Repeat the records word for word, from the line containing "How far from" up to and including the last line of the records. Leave the pictures out of your answer.
***** Extracted information *****
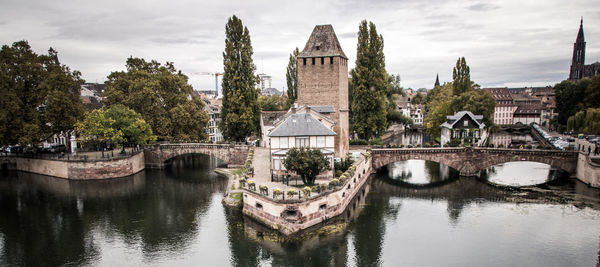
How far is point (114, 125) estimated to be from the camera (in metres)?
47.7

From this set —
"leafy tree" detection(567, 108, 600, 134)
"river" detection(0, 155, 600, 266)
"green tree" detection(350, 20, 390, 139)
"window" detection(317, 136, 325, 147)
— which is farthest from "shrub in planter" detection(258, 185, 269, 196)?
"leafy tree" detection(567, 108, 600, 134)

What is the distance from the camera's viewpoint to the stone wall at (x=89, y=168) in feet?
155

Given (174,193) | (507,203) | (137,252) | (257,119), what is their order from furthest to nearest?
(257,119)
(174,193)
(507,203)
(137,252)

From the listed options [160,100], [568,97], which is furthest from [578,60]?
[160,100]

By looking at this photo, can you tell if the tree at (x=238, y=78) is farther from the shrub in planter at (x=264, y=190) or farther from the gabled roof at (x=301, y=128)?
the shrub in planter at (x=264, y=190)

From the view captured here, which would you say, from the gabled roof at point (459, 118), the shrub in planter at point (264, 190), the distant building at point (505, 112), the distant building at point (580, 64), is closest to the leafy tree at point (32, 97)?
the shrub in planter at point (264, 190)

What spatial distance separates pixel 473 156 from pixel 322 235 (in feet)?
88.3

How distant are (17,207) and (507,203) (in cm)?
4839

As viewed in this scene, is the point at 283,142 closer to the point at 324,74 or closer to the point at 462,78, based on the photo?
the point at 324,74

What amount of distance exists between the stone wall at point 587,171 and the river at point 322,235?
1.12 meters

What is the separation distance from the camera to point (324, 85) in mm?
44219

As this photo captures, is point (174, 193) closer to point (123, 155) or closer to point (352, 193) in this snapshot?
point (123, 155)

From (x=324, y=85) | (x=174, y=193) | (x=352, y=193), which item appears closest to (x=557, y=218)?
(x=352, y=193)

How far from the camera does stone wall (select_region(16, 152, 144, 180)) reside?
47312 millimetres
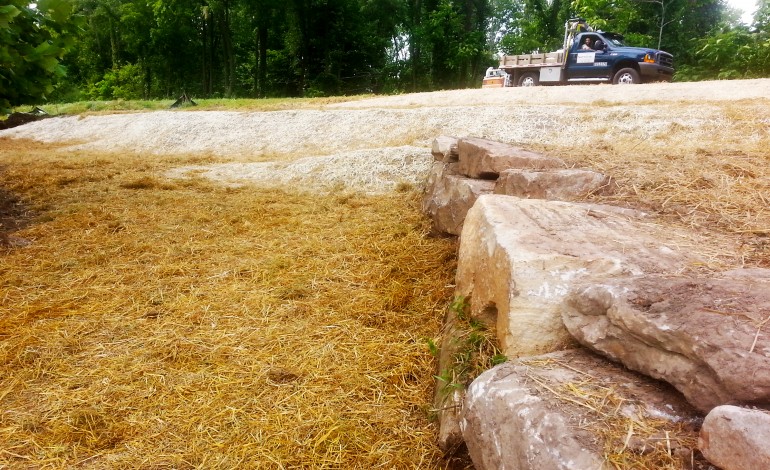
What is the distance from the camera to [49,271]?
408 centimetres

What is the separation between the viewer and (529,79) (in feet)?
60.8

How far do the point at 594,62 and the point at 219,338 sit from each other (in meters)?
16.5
*****
» **Answer to this task**
How far from the camera does stone wall (select_region(16, 152, 144, 180)) reside?
47312 millimetres
What is the distance from the camera to [49,271]?
408 centimetres

What is the separation between the viewer and (529,79) (in feet)?
60.8

How far do the point at 594,62 and the point at 219,338 sit from each other (in meters)?
16.5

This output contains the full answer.